Requirements


Functional Requirements:


  • Allow users to upload and store text or code snippets.
  • Generate a unique shareable URL for each paste.
  • Enable retrieval of paste content by URL.
  • Support expiration and TTL for pastes.
  • Allow paste owners or the system to delete a paste before its natural expiration.



Non-Functional Requirements:


  1. Availability: The System should be highly available
  2. Scalable: System should be highly Scalable for 100M users and be able to tolerate request spikes.
  3. Latency: The Read and write request should have very low latency.
  4. Consistency:
    1. Two uses trying to get the URL for a given content should not return the same URL.
  5. Durability
    1. Once URL created, needs to ensure that the data never lost
  6. Reliability
    1. The System should behave correctly and deliver the functional requirement even in case of failure, request spikes and other outage.  


API Design

  • Upload and Store text/code

HTTP POST: /api/v1/paste

Request

Body

{

"msgBody":"",

}

Header

userid=23423

Response

{

"url":""

}

 

  • Get Content by URL
    • HTTP GET: /api/v1/paste/{paste-id}
    • Response: Return the Paste Content Body
  • Delete The pasted content
    • HTTP Delete: /api/v1/paste/{paste-id}




High-Level Design

he execution flow consist of 3 major flows

    1. Creation of the paste and generate the unique paste-id
      1. User send a request with the required details and the request first hit to the API Gateway.
      2. API Gateway Route the request to the appropriate service and the service instance.
      3. Once request reach to the service first it create the unique paste-id with the combination if User Id and time stamp.
      4. The paste content will be push to Object Storage and the Object storage Id will be mapped to Paste-id.
      5. The metadata will be persisted into the database.
      6. Once all the above operations completed successful commit the transaction and the paster-id and data will be push to Cache with expiry time.
      7. User will get the URL to access the paste created.
    2. Retrieval of the paste by id
      1. Any user can access the paste content by URL.
      2. Once user send a read request it first goes to the API gateway and API gateway route the request to the appropriate service and a service instance.
      3. Once Request reached to the service it first lookup for a paste-id in the cache.
      4. If match found then retrieve the result from cache and response to the user and in case of cache miss it first lookup for the paste-id in the database from the paste metadata it will retrieve the object storage id get the paste content.
      5. Before returning it to the user it first put the paste into cache and then return it to the user.
    3. Delete the paste by user request or batch processing.
      1. To delete the existing paste user need to request with the paste-id.
      2. The entry with provided paste-id will be deleted from the database and also removed from the Object storage.
      3. Once Entry from the Database removed it also invalidate the respective entry from the cache
      4. There will be the scheduled batch job which is responsible to trigger after every specified interval and lookup for the paste which is expire.
      5. The Expire jobs will be delete from the database and also those will be mark as invalidate from cache.



Detailed Component Design

  1. API Gateway
    1. Once User request for a the paste creation or retrieval service it first hit the api gateway.
    2. API gateway route the request to an appropriate service and its instance.
    3. It perform the load balancing so that traffic can be distributed.
    4. Application can be scale horizontally and load will be distributed.  
  2. Caching
    1. The newly created and frequently used paste will be store within the cache.
    2. The paste will be store with the evection policy as Least Frequently used.
    3. While caching key will be the paste key and value will be the paste metadata and details.
    4. Radis Distributed cache will help here to manage the cache data.    
  3. Object Storage
    1. The Paste data will be maintain inside the Object storage.
    2. The Object Storage ID will be mapped with the Paste-id so that paste details can be track.
  4. Paste-creation-service
    1. This service is scalable and serves the user request such as creating a url for a given paste, deleting the paste.
    2. User send the request to create a paste along with the content.
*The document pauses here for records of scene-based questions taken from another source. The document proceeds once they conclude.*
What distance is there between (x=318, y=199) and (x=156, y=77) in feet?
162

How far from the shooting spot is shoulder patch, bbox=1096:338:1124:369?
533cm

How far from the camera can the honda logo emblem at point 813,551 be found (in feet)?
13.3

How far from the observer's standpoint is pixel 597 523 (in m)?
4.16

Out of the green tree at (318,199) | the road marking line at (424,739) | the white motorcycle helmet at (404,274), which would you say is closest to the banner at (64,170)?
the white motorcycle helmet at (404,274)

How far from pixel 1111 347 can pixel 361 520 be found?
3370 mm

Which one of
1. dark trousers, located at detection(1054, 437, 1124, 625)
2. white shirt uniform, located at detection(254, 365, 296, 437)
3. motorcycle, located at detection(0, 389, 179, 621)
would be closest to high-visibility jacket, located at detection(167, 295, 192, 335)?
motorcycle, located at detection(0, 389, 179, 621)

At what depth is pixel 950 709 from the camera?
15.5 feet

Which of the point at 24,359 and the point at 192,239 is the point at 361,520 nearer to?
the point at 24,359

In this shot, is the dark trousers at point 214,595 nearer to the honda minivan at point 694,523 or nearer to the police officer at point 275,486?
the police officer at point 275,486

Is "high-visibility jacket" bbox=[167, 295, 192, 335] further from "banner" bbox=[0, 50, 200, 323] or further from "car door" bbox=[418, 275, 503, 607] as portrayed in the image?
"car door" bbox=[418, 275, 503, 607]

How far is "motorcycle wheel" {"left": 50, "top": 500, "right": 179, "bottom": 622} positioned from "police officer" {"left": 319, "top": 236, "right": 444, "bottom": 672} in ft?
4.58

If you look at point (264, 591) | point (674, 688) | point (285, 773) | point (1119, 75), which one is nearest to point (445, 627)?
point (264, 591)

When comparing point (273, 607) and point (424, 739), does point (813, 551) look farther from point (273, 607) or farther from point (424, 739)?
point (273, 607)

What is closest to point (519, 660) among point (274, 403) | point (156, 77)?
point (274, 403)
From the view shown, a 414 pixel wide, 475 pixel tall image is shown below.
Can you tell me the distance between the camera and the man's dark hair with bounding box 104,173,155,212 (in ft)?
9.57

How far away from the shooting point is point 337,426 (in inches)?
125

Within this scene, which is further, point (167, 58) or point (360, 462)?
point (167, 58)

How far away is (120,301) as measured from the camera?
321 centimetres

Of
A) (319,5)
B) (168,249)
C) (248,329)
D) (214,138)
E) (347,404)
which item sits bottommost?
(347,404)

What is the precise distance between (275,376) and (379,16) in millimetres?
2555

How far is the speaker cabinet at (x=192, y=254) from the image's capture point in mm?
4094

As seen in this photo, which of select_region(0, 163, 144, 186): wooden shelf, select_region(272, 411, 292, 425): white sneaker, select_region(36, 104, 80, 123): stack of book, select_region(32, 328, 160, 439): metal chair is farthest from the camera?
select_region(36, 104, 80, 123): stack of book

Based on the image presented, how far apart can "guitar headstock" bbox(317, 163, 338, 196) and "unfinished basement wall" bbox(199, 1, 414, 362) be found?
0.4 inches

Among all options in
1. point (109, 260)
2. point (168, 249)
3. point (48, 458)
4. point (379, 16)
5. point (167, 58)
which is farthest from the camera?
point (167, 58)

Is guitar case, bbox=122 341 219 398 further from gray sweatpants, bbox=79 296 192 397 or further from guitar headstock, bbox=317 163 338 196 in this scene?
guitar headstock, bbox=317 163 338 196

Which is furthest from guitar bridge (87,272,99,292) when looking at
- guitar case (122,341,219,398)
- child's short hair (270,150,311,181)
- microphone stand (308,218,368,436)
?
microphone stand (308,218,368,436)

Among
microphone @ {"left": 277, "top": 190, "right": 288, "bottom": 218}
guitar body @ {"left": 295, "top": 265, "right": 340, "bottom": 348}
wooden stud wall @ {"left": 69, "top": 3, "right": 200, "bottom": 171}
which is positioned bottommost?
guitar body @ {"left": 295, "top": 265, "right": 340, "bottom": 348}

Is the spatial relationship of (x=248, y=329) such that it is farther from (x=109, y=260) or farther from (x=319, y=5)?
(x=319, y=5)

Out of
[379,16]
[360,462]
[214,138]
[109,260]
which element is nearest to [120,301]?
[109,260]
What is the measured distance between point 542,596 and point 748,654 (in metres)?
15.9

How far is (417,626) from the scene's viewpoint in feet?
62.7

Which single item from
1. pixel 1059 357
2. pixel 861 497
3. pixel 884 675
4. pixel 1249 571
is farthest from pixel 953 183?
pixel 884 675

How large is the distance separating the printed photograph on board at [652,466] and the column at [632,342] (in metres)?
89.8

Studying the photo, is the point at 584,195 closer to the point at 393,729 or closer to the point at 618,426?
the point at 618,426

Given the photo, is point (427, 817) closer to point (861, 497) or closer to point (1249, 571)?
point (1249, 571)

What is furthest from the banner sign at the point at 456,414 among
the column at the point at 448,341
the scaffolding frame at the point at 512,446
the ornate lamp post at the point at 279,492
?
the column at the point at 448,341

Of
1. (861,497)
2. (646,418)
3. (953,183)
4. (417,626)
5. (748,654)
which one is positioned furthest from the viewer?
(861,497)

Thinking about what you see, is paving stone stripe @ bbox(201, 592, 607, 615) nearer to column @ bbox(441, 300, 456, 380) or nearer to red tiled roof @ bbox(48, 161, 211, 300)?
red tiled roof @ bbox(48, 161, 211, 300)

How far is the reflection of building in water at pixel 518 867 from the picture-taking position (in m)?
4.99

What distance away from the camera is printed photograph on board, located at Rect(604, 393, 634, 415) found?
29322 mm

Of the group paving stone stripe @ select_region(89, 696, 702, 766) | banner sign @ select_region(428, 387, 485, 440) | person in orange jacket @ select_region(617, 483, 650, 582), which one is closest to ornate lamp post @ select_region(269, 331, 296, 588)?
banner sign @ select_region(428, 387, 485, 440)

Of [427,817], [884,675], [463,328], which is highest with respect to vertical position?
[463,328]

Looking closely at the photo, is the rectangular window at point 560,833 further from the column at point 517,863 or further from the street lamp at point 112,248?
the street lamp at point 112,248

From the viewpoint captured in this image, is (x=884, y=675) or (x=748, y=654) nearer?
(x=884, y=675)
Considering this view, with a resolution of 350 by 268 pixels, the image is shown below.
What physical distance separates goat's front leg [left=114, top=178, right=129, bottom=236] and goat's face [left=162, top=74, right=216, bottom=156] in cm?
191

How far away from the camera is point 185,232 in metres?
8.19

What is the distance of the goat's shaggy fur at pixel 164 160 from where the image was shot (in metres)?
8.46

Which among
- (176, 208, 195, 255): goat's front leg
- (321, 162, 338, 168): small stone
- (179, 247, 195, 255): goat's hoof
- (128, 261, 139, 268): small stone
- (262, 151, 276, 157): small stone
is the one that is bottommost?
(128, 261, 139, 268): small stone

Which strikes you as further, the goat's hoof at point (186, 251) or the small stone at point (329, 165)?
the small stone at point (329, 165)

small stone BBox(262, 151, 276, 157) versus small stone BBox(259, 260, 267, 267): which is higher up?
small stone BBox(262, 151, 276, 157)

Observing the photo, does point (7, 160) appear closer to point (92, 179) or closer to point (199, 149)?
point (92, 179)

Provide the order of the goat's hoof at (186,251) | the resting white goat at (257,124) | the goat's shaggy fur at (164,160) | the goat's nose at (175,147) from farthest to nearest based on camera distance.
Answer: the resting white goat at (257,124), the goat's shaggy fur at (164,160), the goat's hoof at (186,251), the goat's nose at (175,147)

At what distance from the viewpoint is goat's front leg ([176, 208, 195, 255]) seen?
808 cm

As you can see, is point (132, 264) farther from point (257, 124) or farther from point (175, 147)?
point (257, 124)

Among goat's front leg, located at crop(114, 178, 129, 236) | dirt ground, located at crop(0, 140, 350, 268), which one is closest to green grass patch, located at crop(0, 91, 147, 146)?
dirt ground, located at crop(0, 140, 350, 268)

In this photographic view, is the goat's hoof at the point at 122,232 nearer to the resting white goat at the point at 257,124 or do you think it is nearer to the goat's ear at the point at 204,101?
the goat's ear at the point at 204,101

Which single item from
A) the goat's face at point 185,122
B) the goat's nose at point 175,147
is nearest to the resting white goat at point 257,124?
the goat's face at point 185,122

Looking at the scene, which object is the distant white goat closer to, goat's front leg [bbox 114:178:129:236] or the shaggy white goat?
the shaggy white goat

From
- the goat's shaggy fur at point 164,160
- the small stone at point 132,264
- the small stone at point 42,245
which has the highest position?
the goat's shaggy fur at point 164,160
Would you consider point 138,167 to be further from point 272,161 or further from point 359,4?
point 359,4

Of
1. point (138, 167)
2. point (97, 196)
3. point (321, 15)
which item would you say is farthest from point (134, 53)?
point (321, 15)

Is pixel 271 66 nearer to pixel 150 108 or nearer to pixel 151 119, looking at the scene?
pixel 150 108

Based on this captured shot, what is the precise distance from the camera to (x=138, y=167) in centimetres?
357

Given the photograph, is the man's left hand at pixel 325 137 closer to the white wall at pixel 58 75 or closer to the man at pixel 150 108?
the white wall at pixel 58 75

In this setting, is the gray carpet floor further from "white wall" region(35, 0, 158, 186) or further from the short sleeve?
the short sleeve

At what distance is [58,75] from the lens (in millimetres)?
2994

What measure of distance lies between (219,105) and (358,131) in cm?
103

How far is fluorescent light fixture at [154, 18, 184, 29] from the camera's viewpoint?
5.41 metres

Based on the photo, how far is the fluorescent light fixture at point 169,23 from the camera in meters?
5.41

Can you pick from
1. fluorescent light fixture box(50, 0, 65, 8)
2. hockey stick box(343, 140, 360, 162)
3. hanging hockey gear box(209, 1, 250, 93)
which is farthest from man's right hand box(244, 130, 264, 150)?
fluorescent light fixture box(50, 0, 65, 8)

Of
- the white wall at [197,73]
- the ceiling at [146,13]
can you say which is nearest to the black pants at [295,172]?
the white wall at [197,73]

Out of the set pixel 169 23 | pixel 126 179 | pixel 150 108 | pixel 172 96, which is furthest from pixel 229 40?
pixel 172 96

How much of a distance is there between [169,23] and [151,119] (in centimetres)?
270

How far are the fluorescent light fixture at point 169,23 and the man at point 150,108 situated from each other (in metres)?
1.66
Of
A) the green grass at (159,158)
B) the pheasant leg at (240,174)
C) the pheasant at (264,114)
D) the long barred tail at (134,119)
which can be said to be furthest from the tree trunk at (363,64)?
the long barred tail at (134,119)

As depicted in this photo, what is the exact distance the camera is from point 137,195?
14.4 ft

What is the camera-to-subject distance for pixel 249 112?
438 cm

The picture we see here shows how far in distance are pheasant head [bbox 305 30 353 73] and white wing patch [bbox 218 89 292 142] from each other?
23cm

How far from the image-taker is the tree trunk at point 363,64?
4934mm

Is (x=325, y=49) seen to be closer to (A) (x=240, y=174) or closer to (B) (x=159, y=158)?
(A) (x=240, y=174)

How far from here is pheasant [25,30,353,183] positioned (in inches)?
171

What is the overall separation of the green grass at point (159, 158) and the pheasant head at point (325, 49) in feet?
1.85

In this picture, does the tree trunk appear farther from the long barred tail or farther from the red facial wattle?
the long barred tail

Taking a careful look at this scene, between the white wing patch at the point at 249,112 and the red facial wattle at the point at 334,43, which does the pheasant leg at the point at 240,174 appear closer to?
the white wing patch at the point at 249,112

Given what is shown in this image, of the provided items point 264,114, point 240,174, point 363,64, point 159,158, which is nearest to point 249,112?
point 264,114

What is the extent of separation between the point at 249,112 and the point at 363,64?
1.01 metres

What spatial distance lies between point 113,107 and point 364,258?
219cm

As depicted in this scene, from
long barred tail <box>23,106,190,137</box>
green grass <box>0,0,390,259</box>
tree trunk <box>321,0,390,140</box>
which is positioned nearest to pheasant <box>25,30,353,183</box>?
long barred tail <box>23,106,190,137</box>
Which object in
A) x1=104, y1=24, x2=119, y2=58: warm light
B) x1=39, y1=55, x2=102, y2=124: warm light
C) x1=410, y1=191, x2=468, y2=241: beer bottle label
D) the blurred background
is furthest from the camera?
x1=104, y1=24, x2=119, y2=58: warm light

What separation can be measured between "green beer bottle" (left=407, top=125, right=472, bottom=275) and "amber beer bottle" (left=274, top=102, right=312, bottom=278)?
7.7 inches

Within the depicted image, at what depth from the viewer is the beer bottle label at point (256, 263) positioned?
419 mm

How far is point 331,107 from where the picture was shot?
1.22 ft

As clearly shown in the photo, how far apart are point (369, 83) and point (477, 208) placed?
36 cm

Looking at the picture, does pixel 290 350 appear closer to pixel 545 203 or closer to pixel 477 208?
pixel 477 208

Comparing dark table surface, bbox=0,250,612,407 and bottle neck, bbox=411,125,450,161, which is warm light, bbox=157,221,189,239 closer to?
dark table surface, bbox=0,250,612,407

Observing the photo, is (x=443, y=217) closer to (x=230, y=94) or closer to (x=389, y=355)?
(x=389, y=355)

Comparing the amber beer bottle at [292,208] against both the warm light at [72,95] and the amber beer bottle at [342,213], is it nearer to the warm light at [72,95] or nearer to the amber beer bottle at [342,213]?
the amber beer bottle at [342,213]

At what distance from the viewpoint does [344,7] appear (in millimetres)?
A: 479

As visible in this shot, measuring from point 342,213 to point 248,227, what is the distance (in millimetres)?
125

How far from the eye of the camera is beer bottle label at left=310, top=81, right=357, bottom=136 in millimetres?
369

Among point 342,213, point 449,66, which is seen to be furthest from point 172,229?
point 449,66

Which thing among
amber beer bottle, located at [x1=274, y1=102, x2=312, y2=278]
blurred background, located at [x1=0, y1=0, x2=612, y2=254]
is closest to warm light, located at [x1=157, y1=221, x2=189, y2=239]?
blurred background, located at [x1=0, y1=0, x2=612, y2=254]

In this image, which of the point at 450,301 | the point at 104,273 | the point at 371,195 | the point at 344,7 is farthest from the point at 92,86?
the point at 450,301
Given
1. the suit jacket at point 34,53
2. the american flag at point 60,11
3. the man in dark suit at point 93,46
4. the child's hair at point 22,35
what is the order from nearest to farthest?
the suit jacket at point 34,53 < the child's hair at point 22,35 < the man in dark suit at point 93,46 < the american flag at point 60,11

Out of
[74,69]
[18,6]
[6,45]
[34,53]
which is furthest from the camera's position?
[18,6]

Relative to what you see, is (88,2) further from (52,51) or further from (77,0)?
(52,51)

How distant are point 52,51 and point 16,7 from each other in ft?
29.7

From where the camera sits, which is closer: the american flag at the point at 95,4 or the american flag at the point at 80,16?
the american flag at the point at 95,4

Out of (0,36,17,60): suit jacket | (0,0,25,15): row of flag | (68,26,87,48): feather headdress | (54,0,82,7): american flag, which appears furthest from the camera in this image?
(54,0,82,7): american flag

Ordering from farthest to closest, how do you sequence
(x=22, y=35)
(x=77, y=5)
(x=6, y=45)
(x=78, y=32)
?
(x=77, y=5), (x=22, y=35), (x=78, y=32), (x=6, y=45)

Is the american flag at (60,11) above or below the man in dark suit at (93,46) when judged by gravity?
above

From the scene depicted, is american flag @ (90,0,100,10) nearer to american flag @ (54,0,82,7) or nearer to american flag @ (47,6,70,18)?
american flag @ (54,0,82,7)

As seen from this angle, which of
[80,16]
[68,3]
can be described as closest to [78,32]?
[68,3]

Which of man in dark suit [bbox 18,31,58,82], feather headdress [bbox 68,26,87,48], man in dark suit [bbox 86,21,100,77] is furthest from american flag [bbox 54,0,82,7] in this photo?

System will generate the unique ID for each user with the combination of userId + ddmmyyhhmmss. This way of ID generation make sure that there is no duplicate ID getting generated for another paste of the same user or any other user.
    3. Paste id will always be unique as it contains the User Id and the Content Creation Data time, even if other users trying to create a paste at the same time concurrently all of them will get the different paste-id as all of the user id will be unique even though the creation time is same.
    4. Hash of the content will be generated and persisted. The content hash will be use to identify if same paste content is used to generate the URL by the same user.
    5. The Paste Content will be uploaded on the Object Storage and its ID will be mapped to paste-id.
    6. The paster metadata will be persisted into the relational database and the Paste-id and content will be added in the cache with the expiry time.
    7. User can also delete the paste which is created by the user by sharing the Paste-id. Once paste deleted the entry from the Object Storage and the cache will be removed.
  5. Paste-retrieval-service
    1. This service is highly scalable as there will be the more reads than the write that is this system is the read heavy system.
    2. This service is responsible to serve the read request of the user.
    3. There will be multiple instance of the application to achieve the horizontal scaling of the application.
    4. User Request first goes through the API gateway which distribute the load and call an appropriate instance of the application.
    5. This service first lookup into the cache for a given paste-id. If match found then return the paste details form there this help to improve the latency of the system.
    6. If there is a cache miss then it hit the database and add the paste details into cache and then return to the user.
  6. Batch-processor-service
    1. Batch processor service has a batch job scheduler which trigger after specific interval.
    2. It lookup for a paste which is going to expire and delete it.
    3. Once it deleted from the database it make it invalid at the cache layer as well.